Data standard

Open data sharing is the foundation of life science innovation and research. The standard data structure is the premise of data sharing and application. CNGBdb integrates data structures and standards of international omics, health, and medicine, such as The International Nucleotide Sequence Database Collaboration (INSDC), The Global Alliance for Genomics and Health GA4GH (GA4GH), Global Genome Biodiversity Network (GGBN), American College of Medical Genetics and Genomics (ACMG), and constructs standardized data standards and structures with wide compatibility. CNGBdb applies the GGBN sample standard to sample collection and sample data sharing to ensure that sample data can be shared and reused, and applies the GA4GH standard to datasets from individual humans to ensure that health data sets are available to researchers with data access. The data of some modules including project, sample, experiment/run, assembly, and annotation in the CNGBdb basic data refer to the INSDC data structure to share data with international data sharing centers such as EBI, NCBI, DDBJ. So that it can be used by more researchers around the world. At the same time, the open data structure metadata standard application set built by CNGBdb can be accessed through the CNGBdb dataset.

The INSDC is a long-standing foundational initiative that operates between DDBJ, EMBL-EBI and NCBI. INSDC covers the spectrum of data raw reads, though alignments and assemblies to functional annotation, enriched with contextual information relating to samples and experimental configurations.

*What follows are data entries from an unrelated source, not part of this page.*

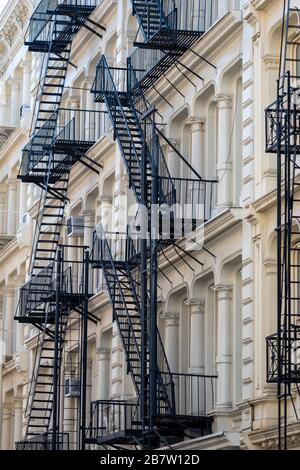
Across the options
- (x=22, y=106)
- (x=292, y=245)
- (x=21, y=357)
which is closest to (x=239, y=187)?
(x=292, y=245)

The GA4GH is an international, nonprofit alliance formed in 2013 to accelerate the potential of research and medicine to advance human health. Bringing together 500+ leading organizations working in healthcare, research, patient advocacy, life science, and information technology, the GA4GH community is working together to create frameworks and standards to enable the responsible, voluntary, and secure sharing of genomic and health-related data.

The GGBN Data Standard is a set of vocabularies designed to represent tissue, DNA or RNA samples associated to voucher specimens, tissue samples and collections.

ACMG’s activities include the development of laboratory and practice standards and guidelines, advocating for quality genetic services in healthcare and in public health, and promoting the development of methods to diagnose, treat and prevent genetic disease.